▸ Set exercise:
Reproduce everything from the first line of the rows down to and including the line that contains "<instances>", character for character.

▸ Information provided:
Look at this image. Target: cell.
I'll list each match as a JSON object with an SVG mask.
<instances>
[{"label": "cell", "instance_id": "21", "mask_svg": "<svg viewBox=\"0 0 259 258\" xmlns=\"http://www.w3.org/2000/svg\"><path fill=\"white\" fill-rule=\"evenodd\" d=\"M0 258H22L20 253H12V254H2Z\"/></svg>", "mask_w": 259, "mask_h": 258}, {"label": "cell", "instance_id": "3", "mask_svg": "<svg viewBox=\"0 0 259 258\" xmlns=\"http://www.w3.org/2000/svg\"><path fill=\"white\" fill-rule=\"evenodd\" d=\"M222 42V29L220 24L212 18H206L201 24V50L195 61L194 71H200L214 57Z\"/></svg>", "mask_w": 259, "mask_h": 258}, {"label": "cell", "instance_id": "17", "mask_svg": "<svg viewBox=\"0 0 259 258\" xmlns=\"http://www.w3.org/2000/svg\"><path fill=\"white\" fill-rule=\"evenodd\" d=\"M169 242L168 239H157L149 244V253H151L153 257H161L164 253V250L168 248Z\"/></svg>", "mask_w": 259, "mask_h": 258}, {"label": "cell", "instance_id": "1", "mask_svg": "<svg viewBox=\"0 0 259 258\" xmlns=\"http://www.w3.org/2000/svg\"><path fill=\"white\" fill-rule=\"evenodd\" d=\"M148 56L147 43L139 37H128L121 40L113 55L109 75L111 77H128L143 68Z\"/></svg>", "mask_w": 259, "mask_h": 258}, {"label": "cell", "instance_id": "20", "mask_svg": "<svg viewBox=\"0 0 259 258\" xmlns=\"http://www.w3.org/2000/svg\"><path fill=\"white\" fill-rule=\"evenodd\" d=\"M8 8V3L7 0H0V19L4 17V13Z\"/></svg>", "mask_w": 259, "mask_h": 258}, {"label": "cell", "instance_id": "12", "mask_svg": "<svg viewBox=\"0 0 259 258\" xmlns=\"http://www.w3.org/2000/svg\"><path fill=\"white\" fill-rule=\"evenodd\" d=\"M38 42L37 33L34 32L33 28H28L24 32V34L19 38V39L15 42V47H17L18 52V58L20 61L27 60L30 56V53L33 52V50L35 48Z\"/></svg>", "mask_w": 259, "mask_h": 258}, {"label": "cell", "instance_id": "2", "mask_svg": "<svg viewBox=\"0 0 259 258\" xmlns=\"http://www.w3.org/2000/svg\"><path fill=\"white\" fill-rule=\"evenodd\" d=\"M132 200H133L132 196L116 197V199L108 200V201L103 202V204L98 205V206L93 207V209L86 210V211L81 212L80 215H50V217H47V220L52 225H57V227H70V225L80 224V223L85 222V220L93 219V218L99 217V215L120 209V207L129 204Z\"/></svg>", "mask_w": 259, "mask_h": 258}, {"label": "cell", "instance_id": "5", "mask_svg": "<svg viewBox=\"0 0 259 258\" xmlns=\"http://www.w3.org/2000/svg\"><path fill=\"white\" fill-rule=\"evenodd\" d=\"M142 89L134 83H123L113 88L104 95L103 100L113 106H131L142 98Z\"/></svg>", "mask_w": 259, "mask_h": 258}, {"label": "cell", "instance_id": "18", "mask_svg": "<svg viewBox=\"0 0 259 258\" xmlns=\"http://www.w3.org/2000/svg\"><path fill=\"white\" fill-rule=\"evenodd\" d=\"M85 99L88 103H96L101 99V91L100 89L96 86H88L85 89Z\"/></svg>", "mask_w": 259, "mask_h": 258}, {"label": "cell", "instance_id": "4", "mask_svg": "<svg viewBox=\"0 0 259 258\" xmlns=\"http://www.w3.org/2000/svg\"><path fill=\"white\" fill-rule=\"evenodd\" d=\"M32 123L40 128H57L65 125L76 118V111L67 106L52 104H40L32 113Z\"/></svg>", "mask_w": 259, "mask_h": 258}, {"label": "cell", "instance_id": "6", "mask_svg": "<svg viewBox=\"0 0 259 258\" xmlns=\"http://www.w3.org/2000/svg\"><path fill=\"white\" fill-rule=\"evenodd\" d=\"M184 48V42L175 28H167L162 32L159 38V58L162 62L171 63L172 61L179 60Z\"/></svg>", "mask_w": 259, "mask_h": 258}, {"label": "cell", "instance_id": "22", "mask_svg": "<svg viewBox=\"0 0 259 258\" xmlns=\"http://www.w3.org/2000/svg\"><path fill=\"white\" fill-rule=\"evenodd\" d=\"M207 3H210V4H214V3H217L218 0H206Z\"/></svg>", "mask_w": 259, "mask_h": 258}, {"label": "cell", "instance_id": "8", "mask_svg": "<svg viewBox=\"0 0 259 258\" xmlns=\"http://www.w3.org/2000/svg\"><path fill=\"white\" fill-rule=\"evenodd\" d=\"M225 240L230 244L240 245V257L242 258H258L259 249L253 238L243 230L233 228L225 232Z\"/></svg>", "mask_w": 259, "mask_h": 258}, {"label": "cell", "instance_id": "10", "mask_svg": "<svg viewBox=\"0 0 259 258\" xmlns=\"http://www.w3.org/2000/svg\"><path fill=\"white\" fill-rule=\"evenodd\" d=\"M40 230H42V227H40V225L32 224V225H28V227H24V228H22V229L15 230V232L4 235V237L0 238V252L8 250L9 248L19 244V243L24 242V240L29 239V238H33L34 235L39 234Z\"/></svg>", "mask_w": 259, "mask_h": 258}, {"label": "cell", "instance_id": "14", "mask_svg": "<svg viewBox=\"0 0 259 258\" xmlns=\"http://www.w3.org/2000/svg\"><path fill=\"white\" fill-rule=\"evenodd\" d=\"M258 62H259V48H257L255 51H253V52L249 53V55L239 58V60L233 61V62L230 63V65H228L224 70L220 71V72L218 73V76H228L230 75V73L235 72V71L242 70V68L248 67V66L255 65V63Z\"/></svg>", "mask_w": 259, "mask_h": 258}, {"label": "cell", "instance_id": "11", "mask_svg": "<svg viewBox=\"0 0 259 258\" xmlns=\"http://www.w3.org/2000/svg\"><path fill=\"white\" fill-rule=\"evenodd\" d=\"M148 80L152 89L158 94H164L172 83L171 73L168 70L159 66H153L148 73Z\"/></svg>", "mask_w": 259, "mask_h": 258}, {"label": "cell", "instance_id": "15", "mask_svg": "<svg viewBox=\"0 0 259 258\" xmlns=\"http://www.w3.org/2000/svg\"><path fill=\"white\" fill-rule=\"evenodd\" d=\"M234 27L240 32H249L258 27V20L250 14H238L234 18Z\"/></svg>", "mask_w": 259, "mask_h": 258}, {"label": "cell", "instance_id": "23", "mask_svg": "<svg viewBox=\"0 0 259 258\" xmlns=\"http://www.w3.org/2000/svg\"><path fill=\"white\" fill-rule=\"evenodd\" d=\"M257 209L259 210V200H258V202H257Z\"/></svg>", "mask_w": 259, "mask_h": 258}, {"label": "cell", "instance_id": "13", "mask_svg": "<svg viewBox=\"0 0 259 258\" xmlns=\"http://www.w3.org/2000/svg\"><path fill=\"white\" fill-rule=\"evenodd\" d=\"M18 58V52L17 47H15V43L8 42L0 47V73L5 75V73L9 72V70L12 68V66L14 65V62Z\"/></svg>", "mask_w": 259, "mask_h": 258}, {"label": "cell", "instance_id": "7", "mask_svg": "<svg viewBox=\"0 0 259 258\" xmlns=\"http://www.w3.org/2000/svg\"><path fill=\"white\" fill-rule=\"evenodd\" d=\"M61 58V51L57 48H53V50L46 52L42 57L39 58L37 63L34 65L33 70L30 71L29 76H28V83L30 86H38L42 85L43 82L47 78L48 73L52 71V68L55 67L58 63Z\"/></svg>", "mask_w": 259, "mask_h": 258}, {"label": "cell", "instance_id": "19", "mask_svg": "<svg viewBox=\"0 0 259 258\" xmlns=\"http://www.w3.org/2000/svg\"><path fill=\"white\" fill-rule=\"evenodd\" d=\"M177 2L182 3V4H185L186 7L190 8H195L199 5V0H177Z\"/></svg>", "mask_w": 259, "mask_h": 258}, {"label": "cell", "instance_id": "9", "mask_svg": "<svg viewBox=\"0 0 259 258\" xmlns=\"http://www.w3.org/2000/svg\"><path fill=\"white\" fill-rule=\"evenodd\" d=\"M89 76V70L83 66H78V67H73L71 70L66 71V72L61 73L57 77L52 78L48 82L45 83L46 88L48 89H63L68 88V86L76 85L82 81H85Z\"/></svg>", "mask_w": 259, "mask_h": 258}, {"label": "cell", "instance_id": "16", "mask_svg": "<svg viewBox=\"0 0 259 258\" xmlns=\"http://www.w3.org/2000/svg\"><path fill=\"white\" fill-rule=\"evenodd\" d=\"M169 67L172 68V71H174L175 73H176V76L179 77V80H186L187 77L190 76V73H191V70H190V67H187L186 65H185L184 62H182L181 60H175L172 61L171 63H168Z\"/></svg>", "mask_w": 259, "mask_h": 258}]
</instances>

▸ Exercise result:
Look at this image. Target: cell.
I'll list each match as a JSON object with an SVG mask.
<instances>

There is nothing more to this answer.